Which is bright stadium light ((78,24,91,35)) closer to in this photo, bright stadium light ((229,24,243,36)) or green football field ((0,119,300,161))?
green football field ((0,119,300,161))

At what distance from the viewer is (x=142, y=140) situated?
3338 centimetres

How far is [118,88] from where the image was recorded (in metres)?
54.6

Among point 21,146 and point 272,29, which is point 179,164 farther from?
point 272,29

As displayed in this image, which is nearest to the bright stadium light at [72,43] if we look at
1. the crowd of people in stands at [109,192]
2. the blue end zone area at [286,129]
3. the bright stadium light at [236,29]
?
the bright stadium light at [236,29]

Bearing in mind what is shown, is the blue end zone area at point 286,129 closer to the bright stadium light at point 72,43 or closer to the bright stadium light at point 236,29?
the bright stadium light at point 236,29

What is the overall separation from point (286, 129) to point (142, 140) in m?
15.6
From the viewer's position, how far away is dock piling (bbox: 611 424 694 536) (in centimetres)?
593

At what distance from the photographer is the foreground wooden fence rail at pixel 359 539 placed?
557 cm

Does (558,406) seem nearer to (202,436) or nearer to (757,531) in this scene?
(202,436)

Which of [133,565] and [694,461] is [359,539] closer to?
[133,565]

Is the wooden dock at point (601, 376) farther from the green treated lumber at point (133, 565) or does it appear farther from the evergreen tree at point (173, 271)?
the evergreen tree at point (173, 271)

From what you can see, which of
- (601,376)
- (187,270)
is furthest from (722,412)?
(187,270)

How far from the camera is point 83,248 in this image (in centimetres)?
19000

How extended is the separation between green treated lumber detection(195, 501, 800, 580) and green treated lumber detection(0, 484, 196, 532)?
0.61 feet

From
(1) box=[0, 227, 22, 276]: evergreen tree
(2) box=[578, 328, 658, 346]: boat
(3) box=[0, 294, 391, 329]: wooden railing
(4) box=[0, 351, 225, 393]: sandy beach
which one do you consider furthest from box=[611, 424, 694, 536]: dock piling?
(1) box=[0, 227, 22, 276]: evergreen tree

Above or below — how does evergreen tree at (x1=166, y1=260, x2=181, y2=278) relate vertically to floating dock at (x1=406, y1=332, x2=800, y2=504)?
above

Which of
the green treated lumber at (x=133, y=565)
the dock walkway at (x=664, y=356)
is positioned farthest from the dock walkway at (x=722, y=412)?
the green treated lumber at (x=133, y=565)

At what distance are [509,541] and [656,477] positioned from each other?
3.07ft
+++++
● DIRECTIVE:
Go back to the data above and please quote exactly, and only, the lines from the line with "Is the wooden" through its last line.

● COMPLETE ANSWER:
Is the wooden dock at point (601, 376) farther from the green treated lumber at point (133, 565) or does it appear farther from the evergreen tree at point (173, 271)?
the evergreen tree at point (173, 271)

From what you can see, which of
- (601,376)
- (187,270)
is furthest from (722,412)?
(187,270)

How far from the camera is point 83,248 in this image (in centimetres)?
19000

How extended is the separation between green treated lumber detection(195, 501, 800, 580) and green treated lumber detection(0, 484, 196, 532)?
0.61 feet

From
(1) box=[0, 227, 22, 276]: evergreen tree
(2) box=[578, 328, 658, 346]: boat
(3) box=[0, 294, 391, 329]: wooden railing
(4) box=[0, 351, 225, 393]: sandy beach
which one do you consider furthest from box=[611, 424, 694, 536]: dock piling?
(1) box=[0, 227, 22, 276]: evergreen tree

Above or below — how does evergreen tree at (x1=166, y1=260, x2=181, y2=278) relate vertically to floating dock at (x1=406, y1=332, x2=800, y2=504)?
above

Which of
the green treated lumber at (x=133, y=565)
the dock walkway at (x=664, y=356)
is positioned farthest from the dock walkway at (x=722, y=412)?
the green treated lumber at (x=133, y=565)

At what distance are [509,541] and [656,477] positioned from each other?
3.07ft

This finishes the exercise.